Pretend each of the rows in the above image are unique rows taken from unique matrices (what I am trying to say is that each row above is not correlated, they are all unique). Let me deal with each row in a dot point:

  1. If we take a look at the first row you should be able to tell that x1 and x4 are both mines because that is the only way that they will equal 2.
  2. If you look at the second row you can see that both x1 and x4 must not be mines because that is the only possible solution for x1 + x4 = 0 when the only potential values for any x are ones and zeroes.
  3. The third row is interesting because it has a negative number, that means that the equation is x1 – x4 = 1. This can only be true if x1 is a mine and x4 is not. Now things start to get interesting, clearly we need some concept of a minimum and maximum bound for each equation. In this example the maximum value the equation could take is 1 and the minimum value that it could take is minus one. Since this row meets that upper bound we can solve for it.
  4. This is the same as the previous example except that it meets the lower bound. This also means that we can solve for it.

## Task item A:
For each of the first three numbered points in the passage on solving matrix rows for mines, list what that point concludes about whether x1 and x4 are mines.
## Task item B:
Retype the passage on solving matrix rows for mines, starting with "1. If we take" and going on through "bound we can solve for it.".

## Data below:

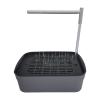 Dopsyesn Bird Shower - Automatic Budgie Bath with Circulating Water view 1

## Your response A:
1. x1 and x4 are both mines.
2. Neither x1 nor x4 is a mine.
3. x1 is a mine and x4 is not.

## Your response B:
1. If we take a look at the first row you should be able to tell that x1 and x4 are both mines because that is the only way that they will equal 2.
  2. If you look at the second row you can see that both x1 and x4 must not be mines because that is the only possible solution for x1 + x4 = 0 when the only potential values for any x are ones and zeroes.
  3. The third row is interesting because it has a negative number, that means that the equation is x1 – x4 = 1. This can only be true if x1 is a mine and x4 is not. Now things start to get interesting, clearly we need some concept of a minimum and maximum bound for each equation. In this example the maximum value the equation could take is 1 and the minimum value that it could take is minus one. Since this row meets that upper bound we can solve for it.